Proteins work by chemically interacting with stuff around them. That depends, almost entirely, on what atoms/electrons/bonds the protein exposes on the *outside*, and their location relative to each other. That depends, almost entirely, on how the protein folded. Stuff on the inside is much harder to interact with and where stuff is on the outside has a huge influence on what it will readily react with.

When people describe proteins being “key” to a biological “lock”, it’s the configuration of the outside of the protein that forms the geometry of the key.

Anonymous 0 Comments

Imagine that a protein is a machine like a car. Each part of the car has a specific function or role for meeting a particular goal. Seat belts are designed in a very specific way and can latch into a buckle. A steering wheel must be connected to the wheels in the right way. Under the hood of the car, the engine and all components must be hooked up exactly to carry out their function.

If you were to randomly rearrange any of these pieces in the car, it might do something different or fail to function at all. The car exists in a very specific way for the function it was designed to do. There is a chance that rearranging parts in some way might lead to something functional but most likely the car would be broken in some way.

In the same way, a protein evolved to fold into its specific shape for a purpose. Folding the protein a different way is much like rearranging the parts (domains) of the protein. It’s unlikely to produce a functioning protein but perhaps if you were lucky you could stumble upon another configuration that had a specific, new function.

Anonymous 0 Comments

Because the folding gives you the shape, which gives you the function.

If you crumple a piece of paper into a little ball, you can roll it across the table. If you fold an identical piece of paper into a paper airplane, it can fly – but can’t roll at all. If you roll another identical piece of paper into a tube, it can roll really well in one direction but not at all in the other direction…

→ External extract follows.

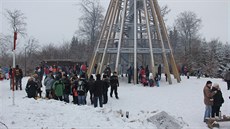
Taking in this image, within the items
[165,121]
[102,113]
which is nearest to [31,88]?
[102,113]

See what I mean? They’re all the same paper, but how you fold/manipulate it determines what the resulting object can do.

Anonymous 0 Comments

The art of Origami is folding a piece of paper into different shapes.

There are hundreds of different shapes a dollar bill can be folded into.

Each shape not only looks different, but end up different sizes, as well as can do different things, yet ALL started with the same dollar bill.

People have posted lock and key analogies, puzzle piece analogies, etc…. but it is a lot, lot more subtle than that.

Imagine a 3D game of tetris. The next dropping piece not only has to fit the available pattern of just one protein, but of all of the other proteins that have also previously interlocked….

And then, to make it even more wild and difficult, the 3D tetris pieces are magnetic, with different Norths and Souths. The next piece not only has to fit perfectly in the available hole, but the magnets have to match too. North to South, South to north. Throw in one wrong N-N area, and pooey! Even if there was a physical match, the pairing is rejected due to wrong magnetics.

Anonymous 0 Comments

Imagine you have a set of screwdrivers. The head of each screwdriver is made of the same stuff, but since they are shaped differently they will fit into different screws.

Now, proteins are a bit more complex. The differences in folding not only created the different head shapes of the metaphorical screwdriver, but it also exposes a different set of chemicals as well. When the protein fits into a chemical “screw”, the chemicals exposed by the folds get used up in the reactions. These means that depending on the folding, a single protein can do radically different things.